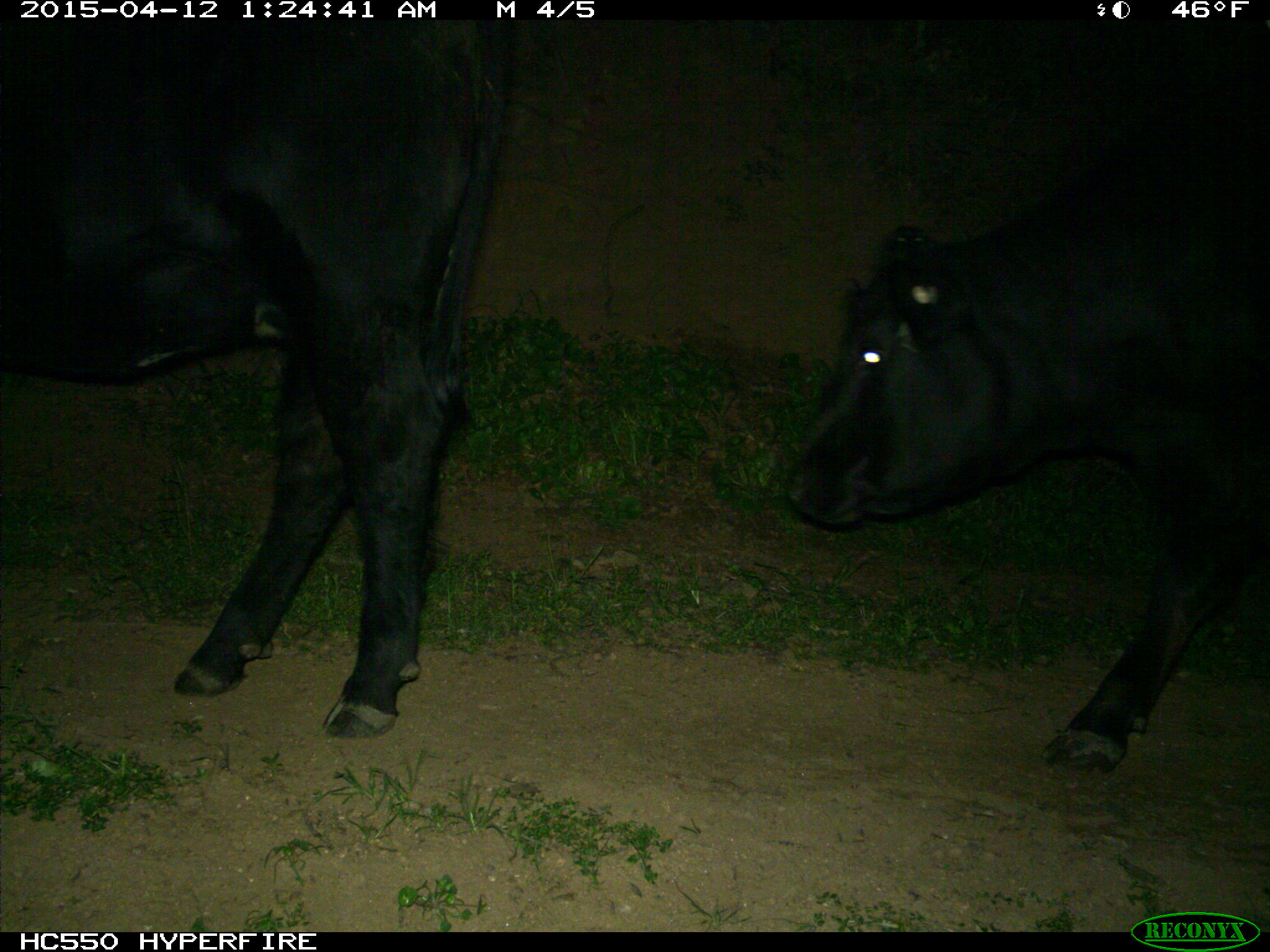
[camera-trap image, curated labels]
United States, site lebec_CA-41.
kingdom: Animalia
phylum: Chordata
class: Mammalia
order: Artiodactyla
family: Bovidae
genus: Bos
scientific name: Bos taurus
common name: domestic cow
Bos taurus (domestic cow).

---

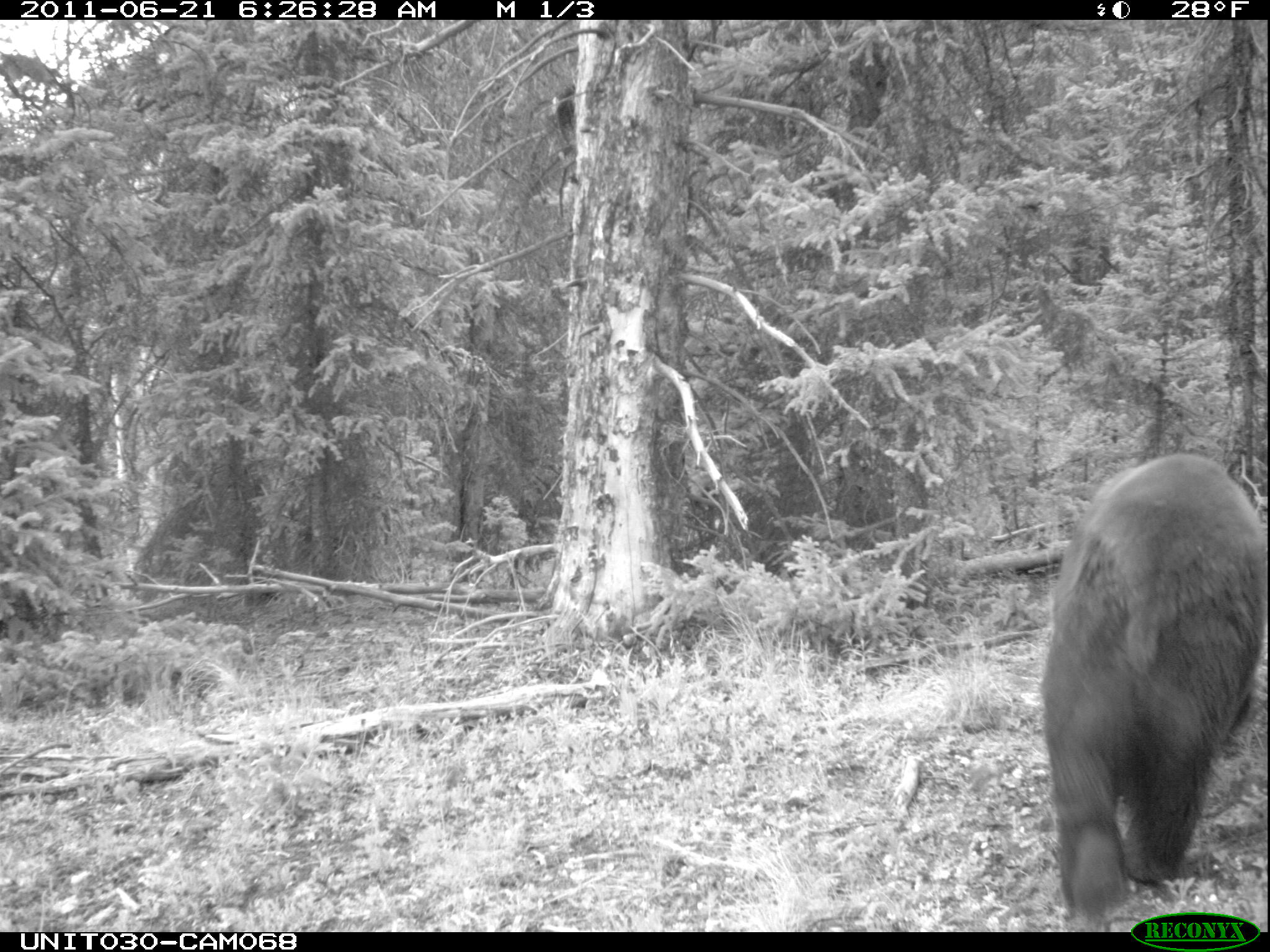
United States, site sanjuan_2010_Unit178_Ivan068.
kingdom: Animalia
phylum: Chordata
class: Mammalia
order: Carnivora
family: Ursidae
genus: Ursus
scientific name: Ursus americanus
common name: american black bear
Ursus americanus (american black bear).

...

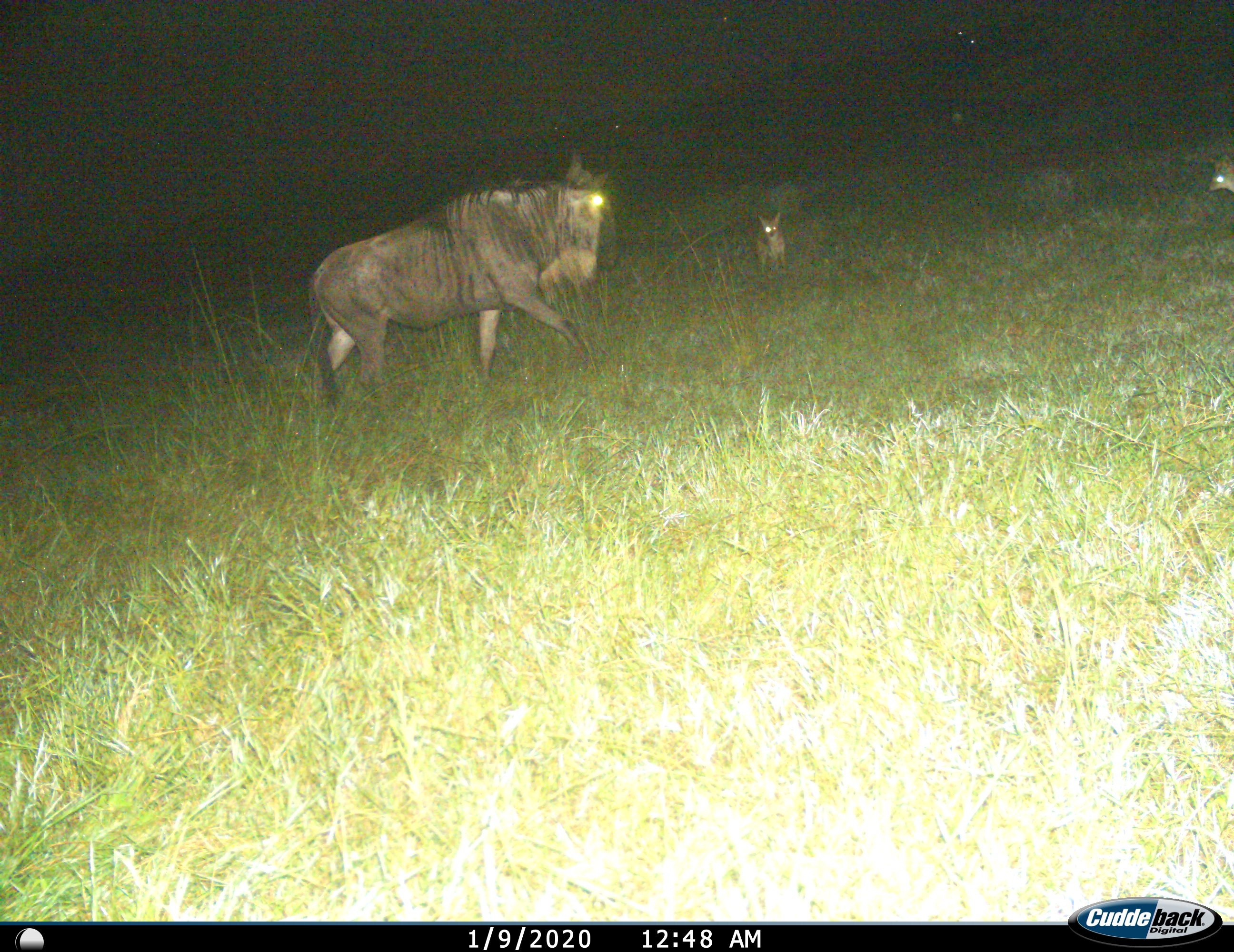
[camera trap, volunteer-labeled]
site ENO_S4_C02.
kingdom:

*WORK TASK*. Every line above that holds the word "States" is to be found and copied.

*ANSWER*.
United States, site lebec_CA-41.
United States, site sanjuan_2010_Unit178_Ivan068.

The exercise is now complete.